Tesla tra mito e realtà

Tesla tra mito e realtà

Raffaele Costa  | 31.07.2020 16:10

Quando si affermano fenomeni particolarmente innovativi, specie se di portata globale, è frequente osservare una polarizzazione di giudizio netta.

La motivazione, da un punto di vista psicologico, è che di fronte alla complessità e in assenza di capacità di valutare tecnicamente nel merito un fenomeno ci si rifugia in una scorciatoia inconscia del tipo: è elettrica dunque non inquina, è originale, quindi è socialmente accettabile essere favorevole. Non si va certo a fare un’analisi chimico-fisica del fenomeno.  

L’argomento “Tesla” è uno di quelli che non fa prigionieri: o si è con lei altrimenti si è contro di lei! Come per la Smart, o la si ama oppure più frequentemente non ne sopportiamo la vista per le strade, soprattutto quando fanno sembrare libero un parcheggio in verità occupato da lei.

Da un punto di vista psicologico, senza necessità di scomodare gli scienziati, la polarizzazione dei giudizi che da subito si produce (o la amo o non la sopporto!) in occasione di innovazioni così forti, sembra abbastanza spiegabile con una sorta di sintesi che la psiche effettua per diverse ragioni. Una di queste attiene alla paura di morire.

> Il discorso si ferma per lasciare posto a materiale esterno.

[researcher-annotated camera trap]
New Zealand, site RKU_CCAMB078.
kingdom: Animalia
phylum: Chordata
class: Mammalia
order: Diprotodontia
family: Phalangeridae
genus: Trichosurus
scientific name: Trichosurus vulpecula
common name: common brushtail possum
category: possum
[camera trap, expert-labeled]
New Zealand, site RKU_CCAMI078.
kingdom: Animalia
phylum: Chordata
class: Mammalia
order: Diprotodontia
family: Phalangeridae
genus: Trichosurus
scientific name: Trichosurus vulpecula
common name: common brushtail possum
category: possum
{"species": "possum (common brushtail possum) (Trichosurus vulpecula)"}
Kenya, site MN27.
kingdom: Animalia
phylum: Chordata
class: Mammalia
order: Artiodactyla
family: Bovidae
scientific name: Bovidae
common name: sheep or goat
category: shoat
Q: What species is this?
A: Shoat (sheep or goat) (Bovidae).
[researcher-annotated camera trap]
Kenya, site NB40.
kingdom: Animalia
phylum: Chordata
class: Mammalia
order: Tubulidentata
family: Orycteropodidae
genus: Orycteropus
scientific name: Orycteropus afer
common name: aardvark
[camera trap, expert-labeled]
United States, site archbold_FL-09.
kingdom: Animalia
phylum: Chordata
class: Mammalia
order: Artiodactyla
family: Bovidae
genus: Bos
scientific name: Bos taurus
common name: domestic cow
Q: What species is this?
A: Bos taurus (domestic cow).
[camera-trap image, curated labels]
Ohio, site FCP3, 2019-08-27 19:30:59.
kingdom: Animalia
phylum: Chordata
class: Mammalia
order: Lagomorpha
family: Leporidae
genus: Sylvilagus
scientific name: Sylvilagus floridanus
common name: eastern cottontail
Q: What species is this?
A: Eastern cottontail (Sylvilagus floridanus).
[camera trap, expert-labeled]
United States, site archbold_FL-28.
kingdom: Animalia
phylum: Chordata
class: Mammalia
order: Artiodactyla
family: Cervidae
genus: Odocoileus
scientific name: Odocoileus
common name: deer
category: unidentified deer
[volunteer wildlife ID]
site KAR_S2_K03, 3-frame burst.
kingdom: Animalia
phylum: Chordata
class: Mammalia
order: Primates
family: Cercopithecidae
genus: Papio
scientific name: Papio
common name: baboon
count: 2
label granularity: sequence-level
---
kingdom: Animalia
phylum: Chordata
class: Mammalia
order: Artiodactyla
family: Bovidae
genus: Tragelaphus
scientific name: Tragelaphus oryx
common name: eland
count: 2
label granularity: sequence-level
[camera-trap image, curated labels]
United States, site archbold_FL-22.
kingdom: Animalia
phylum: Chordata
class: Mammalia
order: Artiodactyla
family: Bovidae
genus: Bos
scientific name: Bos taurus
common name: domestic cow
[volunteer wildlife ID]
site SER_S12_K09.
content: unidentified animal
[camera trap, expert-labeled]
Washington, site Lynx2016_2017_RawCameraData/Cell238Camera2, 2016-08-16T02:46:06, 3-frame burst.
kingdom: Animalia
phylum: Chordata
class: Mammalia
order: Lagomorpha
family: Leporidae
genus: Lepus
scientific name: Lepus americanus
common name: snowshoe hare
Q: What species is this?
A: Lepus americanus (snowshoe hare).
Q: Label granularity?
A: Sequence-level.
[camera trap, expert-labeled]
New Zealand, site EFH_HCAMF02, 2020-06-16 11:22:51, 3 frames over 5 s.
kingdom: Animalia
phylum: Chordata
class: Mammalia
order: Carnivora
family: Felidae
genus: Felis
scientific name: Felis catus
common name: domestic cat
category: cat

Detta così sembra poco comprensibile ma pare che il cervello umano vada costantemente alla ricerca di semplificazioni dei processi per rendersi la vita semplice e non sprecare preziose risorse (sempre più scarse tra l’altro) che sono invece richieste nell’analisi di situazioni complesse.

Si tende insomma a prendere scorciatoie inconsce di fronte agli impegni perché è più comodo oltre che meno dispendioso. Ciò evolutivamente sembra garantire maggiori possibilità di sopravvivenza.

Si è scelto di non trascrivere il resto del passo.